When running multiple Rexx interpreter instances constantly in threads, eventually a crash occurs in RexxWaitForTermination(). This API is documented to have no effect in the new (4.0) C++ Rexx APIs.
A program, TestConcurrencyCrash4.java, accompanying a bug report in BSF4ooRexx (https://sourceforge.net/tracker/index.php?func=detail&aid=3604128&group_id=400586&atid=1660873) constantly creates Rexx interpreter instances in two different Java threads and executes a Rexx program from Java, using the BSF4ooRexx external function package.

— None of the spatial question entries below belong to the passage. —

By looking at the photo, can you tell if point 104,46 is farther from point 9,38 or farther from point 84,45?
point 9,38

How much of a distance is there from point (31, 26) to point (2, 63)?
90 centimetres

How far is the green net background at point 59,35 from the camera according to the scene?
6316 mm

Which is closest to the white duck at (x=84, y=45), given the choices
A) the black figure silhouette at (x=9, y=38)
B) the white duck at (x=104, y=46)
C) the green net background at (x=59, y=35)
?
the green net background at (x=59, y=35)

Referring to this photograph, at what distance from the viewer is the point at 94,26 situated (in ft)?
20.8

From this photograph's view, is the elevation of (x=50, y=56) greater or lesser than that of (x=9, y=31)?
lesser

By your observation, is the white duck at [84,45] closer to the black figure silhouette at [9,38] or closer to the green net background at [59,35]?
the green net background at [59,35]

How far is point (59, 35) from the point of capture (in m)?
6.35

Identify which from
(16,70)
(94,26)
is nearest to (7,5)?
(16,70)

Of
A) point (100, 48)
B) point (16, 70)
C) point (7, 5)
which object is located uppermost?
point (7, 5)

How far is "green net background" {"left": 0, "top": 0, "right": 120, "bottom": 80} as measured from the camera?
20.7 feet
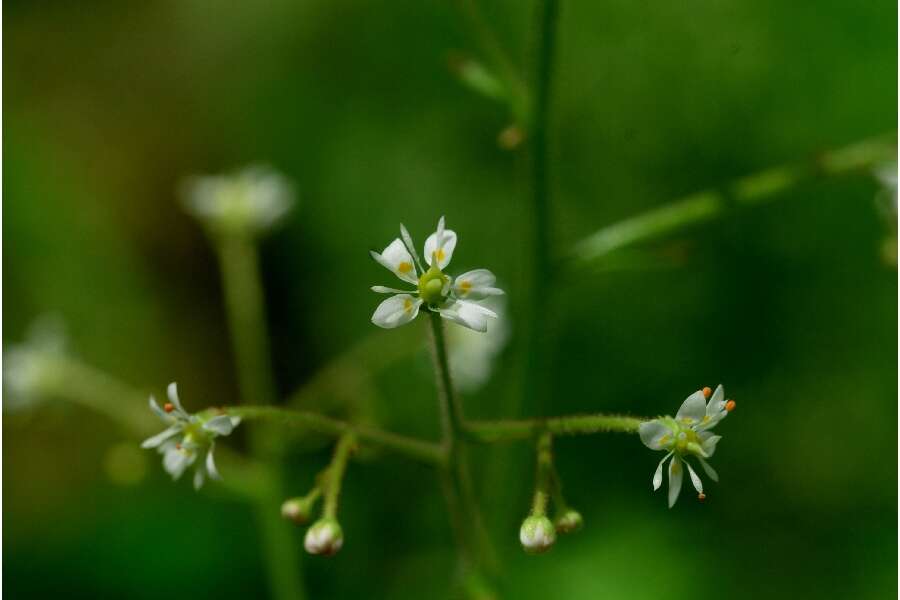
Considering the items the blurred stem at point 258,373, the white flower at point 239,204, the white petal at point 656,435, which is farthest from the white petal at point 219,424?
the white flower at point 239,204

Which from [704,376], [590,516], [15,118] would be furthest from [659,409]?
[15,118]

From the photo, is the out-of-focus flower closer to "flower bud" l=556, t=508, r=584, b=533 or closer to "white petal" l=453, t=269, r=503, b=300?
"white petal" l=453, t=269, r=503, b=300

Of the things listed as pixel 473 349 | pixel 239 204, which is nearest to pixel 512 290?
pixel 473 349

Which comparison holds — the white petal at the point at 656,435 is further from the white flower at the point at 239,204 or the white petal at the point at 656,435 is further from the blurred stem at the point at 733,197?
the white flower at the point at 239,204

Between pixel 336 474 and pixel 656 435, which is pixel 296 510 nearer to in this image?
pixel 336 474

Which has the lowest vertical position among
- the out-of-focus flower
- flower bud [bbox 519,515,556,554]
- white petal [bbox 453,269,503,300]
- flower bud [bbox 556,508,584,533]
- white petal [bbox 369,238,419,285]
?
flower bud [bbox 519,515,556,554]

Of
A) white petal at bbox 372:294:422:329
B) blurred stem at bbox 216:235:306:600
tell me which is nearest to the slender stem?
white petal at bbox 372:294:422:329
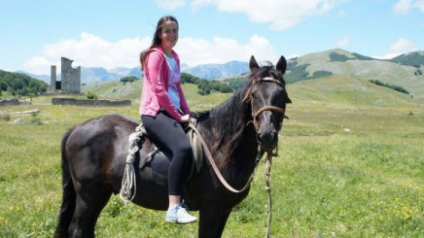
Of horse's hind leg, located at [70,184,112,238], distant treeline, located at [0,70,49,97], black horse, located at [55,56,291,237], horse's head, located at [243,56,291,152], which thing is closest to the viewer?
horse's head, located at [243,56,291,152]

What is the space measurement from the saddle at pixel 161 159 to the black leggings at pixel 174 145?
4.7 inches

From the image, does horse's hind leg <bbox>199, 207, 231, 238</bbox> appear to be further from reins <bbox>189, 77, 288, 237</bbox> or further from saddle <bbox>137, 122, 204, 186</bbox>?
saddle <bbox>137, 122, 204, 186</bbox>

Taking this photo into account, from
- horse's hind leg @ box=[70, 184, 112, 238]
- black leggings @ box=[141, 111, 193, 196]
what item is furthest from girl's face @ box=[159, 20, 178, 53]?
horse's hind leg @ box=[70, 184, 112, 238]

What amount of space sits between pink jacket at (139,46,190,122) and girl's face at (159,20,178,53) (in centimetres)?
11

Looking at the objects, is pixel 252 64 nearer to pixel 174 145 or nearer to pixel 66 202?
pixel 174 145

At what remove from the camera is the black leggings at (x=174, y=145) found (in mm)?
5109

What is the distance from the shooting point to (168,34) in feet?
17.8

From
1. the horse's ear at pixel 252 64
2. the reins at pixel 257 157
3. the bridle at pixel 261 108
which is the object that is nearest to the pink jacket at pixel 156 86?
the reins at pixel 257 157

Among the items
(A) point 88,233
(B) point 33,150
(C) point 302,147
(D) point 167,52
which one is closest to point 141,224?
(A) point 88,233

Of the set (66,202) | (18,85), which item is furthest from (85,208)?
(18,85)

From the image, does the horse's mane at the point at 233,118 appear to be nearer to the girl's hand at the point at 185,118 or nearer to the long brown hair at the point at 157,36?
the girl's hand at the point at 185,118

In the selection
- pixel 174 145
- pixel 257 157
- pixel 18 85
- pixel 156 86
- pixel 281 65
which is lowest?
pixel 18 85

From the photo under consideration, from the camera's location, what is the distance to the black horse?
4.76m

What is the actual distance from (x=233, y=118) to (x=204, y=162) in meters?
0.73
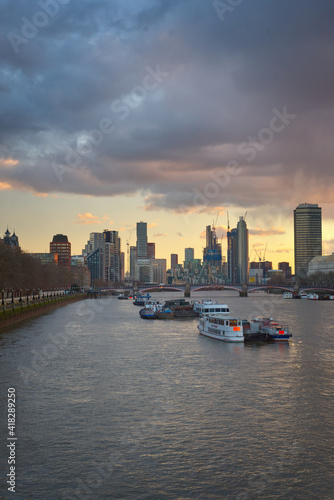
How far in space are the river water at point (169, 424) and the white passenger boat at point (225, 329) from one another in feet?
33.5

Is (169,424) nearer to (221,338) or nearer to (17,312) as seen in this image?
(221,338)

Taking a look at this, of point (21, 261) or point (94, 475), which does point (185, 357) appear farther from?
point (21, 261)

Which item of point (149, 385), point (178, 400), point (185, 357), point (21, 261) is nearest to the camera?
point (178, 400)

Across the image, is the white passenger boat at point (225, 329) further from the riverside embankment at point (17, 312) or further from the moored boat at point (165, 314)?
the moored boat at point (165, 314)

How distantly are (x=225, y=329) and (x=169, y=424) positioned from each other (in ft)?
129

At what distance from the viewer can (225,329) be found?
70062 mm

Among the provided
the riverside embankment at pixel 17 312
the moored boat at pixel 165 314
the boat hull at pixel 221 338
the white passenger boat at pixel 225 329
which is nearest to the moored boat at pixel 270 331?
the white passenger boat at pixel 225 329

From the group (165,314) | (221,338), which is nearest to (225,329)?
(221,338)

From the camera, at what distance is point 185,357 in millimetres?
55688

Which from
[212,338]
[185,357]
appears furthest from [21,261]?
[185,357]

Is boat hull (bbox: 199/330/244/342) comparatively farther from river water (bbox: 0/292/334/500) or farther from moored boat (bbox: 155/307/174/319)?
moored boat (bbox: 155/307/174/319)

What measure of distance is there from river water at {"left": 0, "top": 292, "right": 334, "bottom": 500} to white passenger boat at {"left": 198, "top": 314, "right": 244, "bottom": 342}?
10223mm

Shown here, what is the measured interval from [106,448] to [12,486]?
5788 mm

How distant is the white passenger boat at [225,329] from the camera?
69.1m
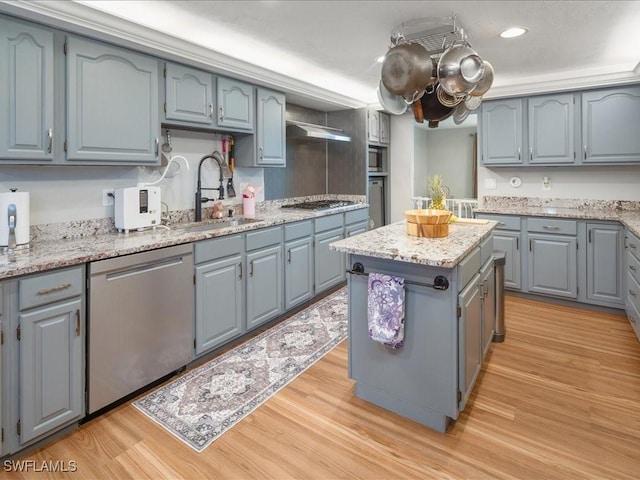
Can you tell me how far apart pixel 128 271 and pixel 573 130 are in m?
4.25

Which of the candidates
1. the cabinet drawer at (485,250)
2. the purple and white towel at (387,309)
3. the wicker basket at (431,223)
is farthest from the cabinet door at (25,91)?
the cabinet drawer at (485,250)

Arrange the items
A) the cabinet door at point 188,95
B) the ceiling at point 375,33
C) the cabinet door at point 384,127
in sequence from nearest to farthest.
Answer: the ceiling at point 375,33 → the cabinet door at point 188,95 → the cabinet door at point 384,127

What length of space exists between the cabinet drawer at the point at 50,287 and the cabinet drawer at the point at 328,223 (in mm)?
2280

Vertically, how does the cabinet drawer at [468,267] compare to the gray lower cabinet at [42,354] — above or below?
above

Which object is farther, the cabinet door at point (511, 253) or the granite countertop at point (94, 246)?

Eventually a crash occurs that Java documents in a hs_err_pid???.log file, pointing at native code in rexx.dll, denoting the RexxWaitForTermination() function.
Environment:
ooRexx 4.1.2, 32-Bit Java 1.6 latest BSF4ooRexx (from: https://sourceforge.net/projects/bsf4oorexx/files/GA/BSF4ooRexx-410.20130107-GA/) Java-testprogram: TestConcurrencyCrash4.java from the above bug report
After having BSF4ooRexx installed, and compiling of the Java-Program, one may run it using "java TestConcurrencyCrash4" from the command line to get at the crash.
Anonymous
View and moderate all "bugs Discussion" comments posted by this user
Mark all as spam, and block user from posting to "Bugs"
Created a zip-archive to even further ease debugging of this bug.
Informed the ooRexx developers via the ooRexx developer list, cf. http://sourceforge.net/mailarchive/forum.php?thread_name=51A7699B.4080603%40wu.ac.at&forum_name=oorexx-devel.
The zip-archive can be found at: http://wi.wu.ac.at/rgf/rexx/misc/bugs/bugAndCrash20130530.zip.
This crash has nothing to do with RexxWaitForTermination.
I spent quite some time looking at this and I see that at the point of the crash, an object has had some fields overlaid with bad values.
For me 90% of the time this happens in PackageClass::newRexx() with the object being the RexxString resolvedName
RexxString *resolvedName = instance->resolveProgramName(nameString, OREF_NULL, OREF_NULL);
In newRexx() the sequence goes loadRequires -> addRequires -> RexxDirectory::put() with the index being the resolvedName object.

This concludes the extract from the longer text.